=== 課題の説明 ===
以下の生成AIと機密情報についての文章から、「特に受託開発のようにクライア」から「ていない情報全般を指します。」までを一字も変えずに書き写してください。

=== 本文抜粋 ===

生成AIを業務に取り入れる相談が増える一方で、「どこまでなら社内データを入力してよいのか」「法的に問題はないのか」といった不安の声も多く聞きます。
特に受託開発のようにクライアント固有の情報を取り扱う業務では、社内のNDA(秘密保持契約)や委託契約に加えて、生成AIサービスの利用規約やデータ処理契約(DPA)を含めた複眼的な確認が必須です。
この記事では、機密情報・営業秘密・限定提供データの定義を押さえたうえで、生成AIに入力する際のリスクと、最低限チェックしたい契約・規約のポイントをまとめます。これから生成AIの活用を検討する初心者にもわかりやすい形で整理しました。

用語の整理

まずは、守るべき情報の定義を整理しましょう。

機密情報 (Confidential Information)

法律上に定義がある概念ではありませんが、社内規程や契約書で「第三者に開示しない」と定められているような、外部への開示や公表が想定されていない情報全般を指します。
顧客名簿、設計資料、価格表、NDA対象資料など、公開すると事業に不利益が生じる情報が該当し、機密レベルに応じた管理を行っている場合が多いと思われます。

=== データ抜粋 ===
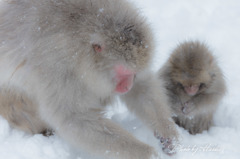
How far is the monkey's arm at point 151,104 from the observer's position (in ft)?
10.8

=== 問題の解答 ===
特に受託開発のようにクライアント固有の情報を取り扱う業務では、社内のNDA(秘密保持契約)や委託契約に加えて、生成AIサービスの利用規約やデータ処理契約(DPA)を含めた複眼的な確認が必須です。
この記事では、機密情報・営業秘密・限定提供データの定義を押さえたうえで、生成AIに入力する際のリスクと、最低限チェックしたい契約・規約のポイントをまとめます。これから生成AIの活用を検討する初心者にもわかりやすい形で整理しました。

用語の整理

まずは、守るべき情報の定義を整理しましょう。

機密情報 (Confidential Information)

法律上に定義がある概念ではありませんが、社内規程や契約書で「第三者に開示しない」と定められているような、外部への開示や公表が想定されていない情報全般を指します。